• Provided information

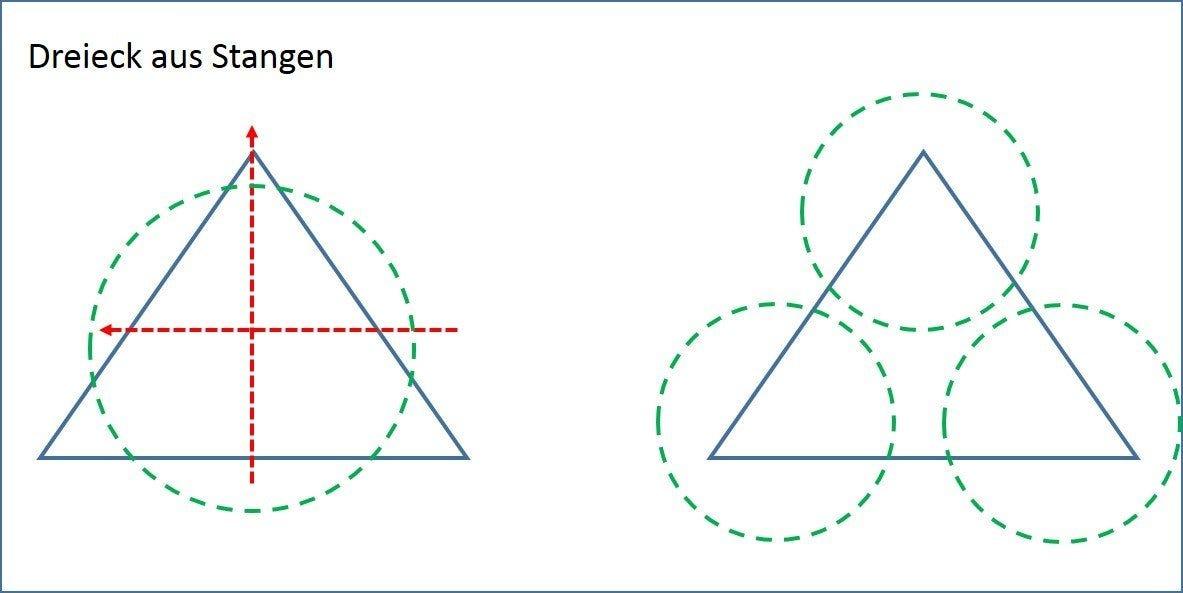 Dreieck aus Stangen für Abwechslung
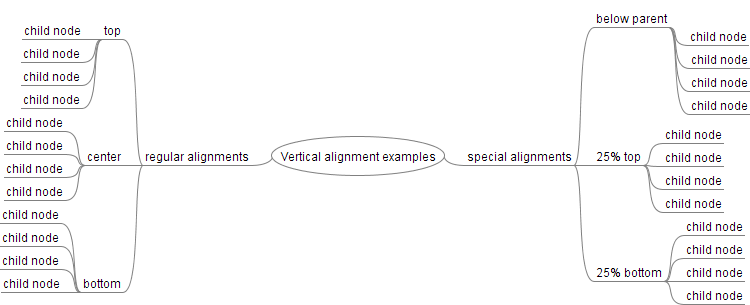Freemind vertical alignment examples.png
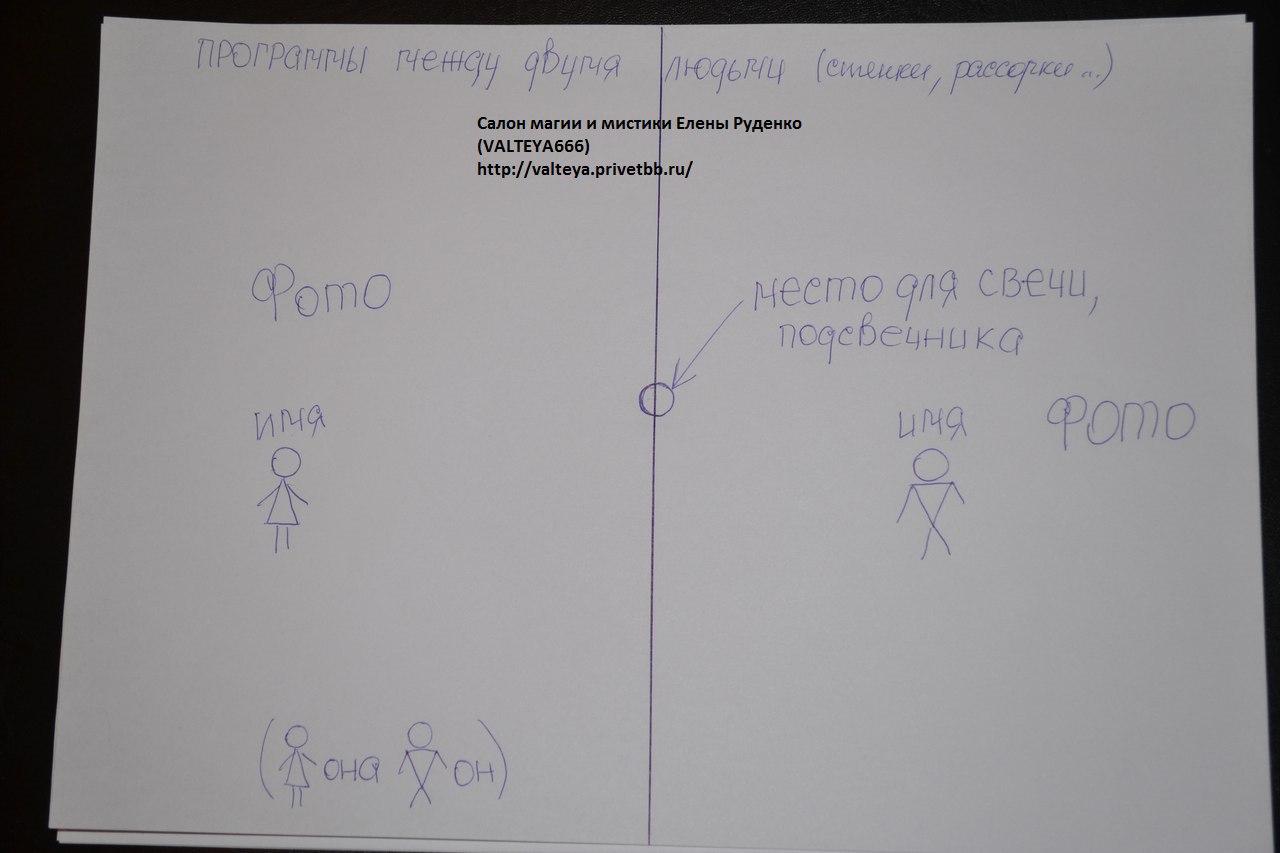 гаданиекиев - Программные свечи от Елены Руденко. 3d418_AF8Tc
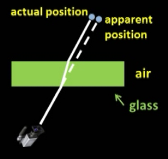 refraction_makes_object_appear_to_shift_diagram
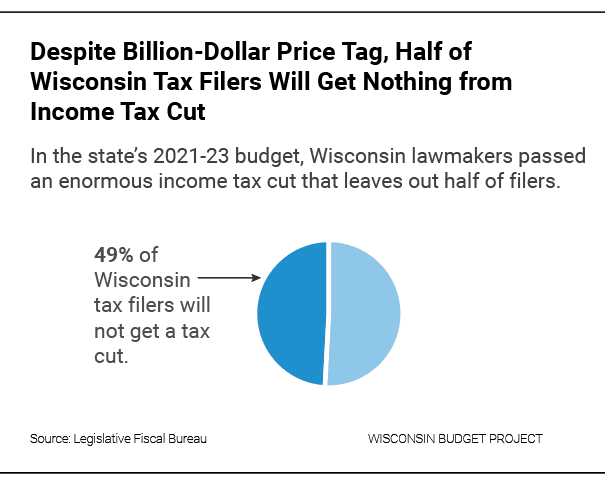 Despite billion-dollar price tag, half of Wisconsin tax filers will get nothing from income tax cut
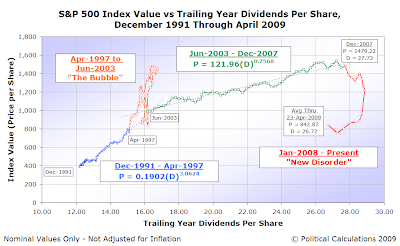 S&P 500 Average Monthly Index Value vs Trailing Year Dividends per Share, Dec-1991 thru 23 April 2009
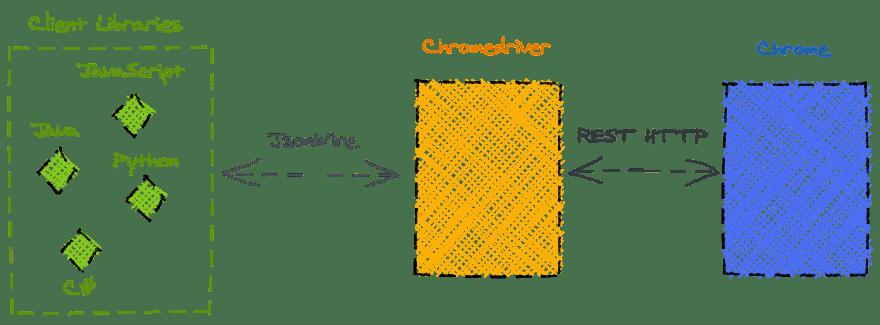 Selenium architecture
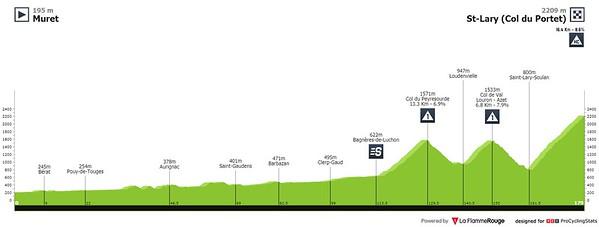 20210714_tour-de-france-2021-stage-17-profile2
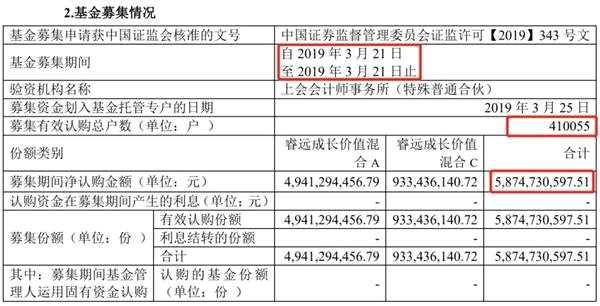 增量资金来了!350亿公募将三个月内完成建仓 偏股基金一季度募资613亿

• Prompt
I'd like the records above given again exactly, please, without the pictures.

• Response to the task
 Dreieck aus Stangen für Abwechslung
Freemind vertical alignment examples.png
 гаданиекиев - Программные свечи от Елены Руденко. 3d418_AF8Tc
 refraction_makes_object_appear_to_shift_diagram
 Despite billion-dollar price tag, half of Wisconsin tax filers will get nothing from income tax cut
 S&P 500 Average Monthly Index Value vs Trailing Year Dividends per Share, Dec-1991 thru 23 April 2009
 Selenium architecture
 20210714_tour-de-france-2021-stage-17-profile2
 增量资金来了!350亿公募将三个月内完成建仓 偏股基金一季度募资613亿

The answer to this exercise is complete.